We may imagine how the heart of Pigafetta, the young Italian, which had always been true to the Admiral, must have overflowed with delight when the Pacific opened before his eyes! There is a strong heart beat in the happiness of one who has been true to a successful man in the hour of his need.

He may have sung the song that cheered Columbus and his men--the mariners' hymn to the Virgin:

"Gentle Star of Ocean! Portal of the sky! Ever Virgin Mother Of the Lord most high!"

"Wednesday, the 20th of November, 1520," says the original narrative, "we came forth out of the same strait, and entered the Pacific Sea."

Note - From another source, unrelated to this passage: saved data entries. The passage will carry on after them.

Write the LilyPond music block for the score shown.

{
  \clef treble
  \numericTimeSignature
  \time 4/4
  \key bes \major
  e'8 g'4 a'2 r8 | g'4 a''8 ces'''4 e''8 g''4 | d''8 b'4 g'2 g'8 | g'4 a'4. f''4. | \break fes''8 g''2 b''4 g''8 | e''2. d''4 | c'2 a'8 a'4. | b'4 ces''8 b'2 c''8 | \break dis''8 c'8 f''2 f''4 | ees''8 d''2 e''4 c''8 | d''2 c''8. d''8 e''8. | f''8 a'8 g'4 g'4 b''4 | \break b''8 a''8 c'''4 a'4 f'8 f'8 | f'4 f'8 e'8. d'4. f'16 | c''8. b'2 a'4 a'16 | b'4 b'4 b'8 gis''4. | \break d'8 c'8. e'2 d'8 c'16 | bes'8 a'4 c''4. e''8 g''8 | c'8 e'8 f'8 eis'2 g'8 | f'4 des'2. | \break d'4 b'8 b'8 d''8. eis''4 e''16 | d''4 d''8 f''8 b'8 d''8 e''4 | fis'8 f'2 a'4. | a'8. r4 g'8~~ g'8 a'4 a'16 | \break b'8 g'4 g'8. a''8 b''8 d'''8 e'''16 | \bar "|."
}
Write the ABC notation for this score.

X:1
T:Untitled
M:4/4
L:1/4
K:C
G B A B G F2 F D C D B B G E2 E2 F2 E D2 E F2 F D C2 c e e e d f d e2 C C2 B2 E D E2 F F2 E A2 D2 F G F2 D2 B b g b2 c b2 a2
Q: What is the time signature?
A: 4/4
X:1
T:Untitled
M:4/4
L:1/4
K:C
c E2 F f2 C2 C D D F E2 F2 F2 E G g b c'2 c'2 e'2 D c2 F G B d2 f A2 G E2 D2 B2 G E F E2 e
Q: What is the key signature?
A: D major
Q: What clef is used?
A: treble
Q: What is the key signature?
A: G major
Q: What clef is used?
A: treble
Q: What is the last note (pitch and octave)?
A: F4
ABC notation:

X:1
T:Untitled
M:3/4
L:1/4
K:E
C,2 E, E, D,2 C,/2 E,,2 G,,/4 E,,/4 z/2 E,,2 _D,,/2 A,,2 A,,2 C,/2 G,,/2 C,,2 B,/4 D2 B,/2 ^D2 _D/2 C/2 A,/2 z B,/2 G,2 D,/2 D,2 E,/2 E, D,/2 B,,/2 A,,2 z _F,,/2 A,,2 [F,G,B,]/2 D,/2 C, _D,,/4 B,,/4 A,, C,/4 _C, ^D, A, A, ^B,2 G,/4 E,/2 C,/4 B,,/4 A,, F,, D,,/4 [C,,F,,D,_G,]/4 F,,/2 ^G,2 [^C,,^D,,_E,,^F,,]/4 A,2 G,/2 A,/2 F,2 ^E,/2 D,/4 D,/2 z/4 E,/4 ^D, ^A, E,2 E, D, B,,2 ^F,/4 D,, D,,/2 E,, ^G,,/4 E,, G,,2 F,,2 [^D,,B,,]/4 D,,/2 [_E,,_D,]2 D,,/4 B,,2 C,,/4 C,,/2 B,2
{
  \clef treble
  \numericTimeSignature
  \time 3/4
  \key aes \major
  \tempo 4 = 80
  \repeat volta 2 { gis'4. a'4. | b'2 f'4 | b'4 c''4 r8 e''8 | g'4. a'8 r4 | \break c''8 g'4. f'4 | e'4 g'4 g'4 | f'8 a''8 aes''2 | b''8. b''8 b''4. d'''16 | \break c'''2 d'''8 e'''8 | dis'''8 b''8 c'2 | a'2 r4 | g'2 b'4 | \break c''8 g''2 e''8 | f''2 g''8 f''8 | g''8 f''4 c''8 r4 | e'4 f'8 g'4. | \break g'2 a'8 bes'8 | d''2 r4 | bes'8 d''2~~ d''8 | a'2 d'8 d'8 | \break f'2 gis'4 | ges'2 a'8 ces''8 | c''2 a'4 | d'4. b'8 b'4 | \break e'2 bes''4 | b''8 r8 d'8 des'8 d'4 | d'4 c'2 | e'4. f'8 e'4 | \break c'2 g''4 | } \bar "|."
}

The ships sailed on into the calm mystery of the ocean, the soul of Magellan glowing. But though the Admiral had risen superior to so many obstacles, there were others to be met. The sea was indeed placid and full of promise, but starvation now stared him in the face, and after the spectre of Treason had departed that of Famine appeared.

Day after day the sun arose on the same serenity of sea. One month passed, and still there spread before the ships the same infinite ocean. Another month passed, and another, and twenty days more.

How did the crews live on this long voyage of silence and calms?

The narrative says: "We only ate old biscuit reduced to powder, and full of grubs, and we drank water that had turned yellow and smelled."

But a more perilous diet had to be followed.

They ate the "ox hides that were under the main yard." To eat these hides they had to soak them for some days in the sea, and then cook them on embers.

They ate sawdust; then the vermin on the ships.

A worse condition came. The gums of the men swelled from such food, so that many of them could not eat at all, and nineteen died. Beside those who died, twenty-five fell ill of "divers sicknesses."

Kind-hearted Pigafetta, who was always true to the Portuguese Admiral, formed an intimacy with the poor young giant, presumably with the giant whose wife had been left behind. This giant was imprisoned on the flagship of Magellan.

One day the giant said to him, helplessly:

"Capac."

Our Italian understood that this must be the Patagonian word for bread. So he wrote it down, and the giant saw that he was interested in the meaning of his native words.

So the young giant began to teach the young Italian.

"Her-dem" meant a chief.

"Holi" meant water.

"Ohone," a storm.

"Setebos," the Unseen Power.

They studied together for a time, and shared each other's good will.

One day the Italian drew a cross on paper. The young giant raised it to his lips and kissed it, as he had seen Pigafetta kiss the sign of the Cross.

But he said by signs: "Do not make the Cross again, else Setebos will enter into you and kill you."

The meaning of the cross was explained to him.

The poor giant fell ill at last, amid all the misery.

"Bring me the Cross," he said by signs.

He kissed it again.

He knew that he would soon die.

"Make me a Christian," he said.

They named him "Paul," and baptized him.

One day found him dead, and they cast his great frame into the sea. He was probably the first convert to the faith among Patagonians, and his so-called conversion was the heart's cry in helplessness.

The other giant may have lived to see the days of famine, when men shrank and death threatened all. Then he, too, famished and died, and found a grave in the sea. Another account, makes this giant die on the Antonio before that ship went back to St. Julian.

Two islands only appeared in the months of steady sailing. They were uninhabited except by birds. The sky in all this time brought no storm.

In these days of ocean solitude, hunger, and death, Magellan was sure always of the faith of two true hearts--the susceptible Italian and Del Cano.

Magellan dreamed of the fate of Mesquita in these strange experiences, and Mesquita in his lonely prison thought continually of him. Would Magellan ever return? the latter must have asked daily.

If so, his prison doors might swing open. He had no other hope, but this hope was a star. Magellan's wife must have shared this hope with the prisoner.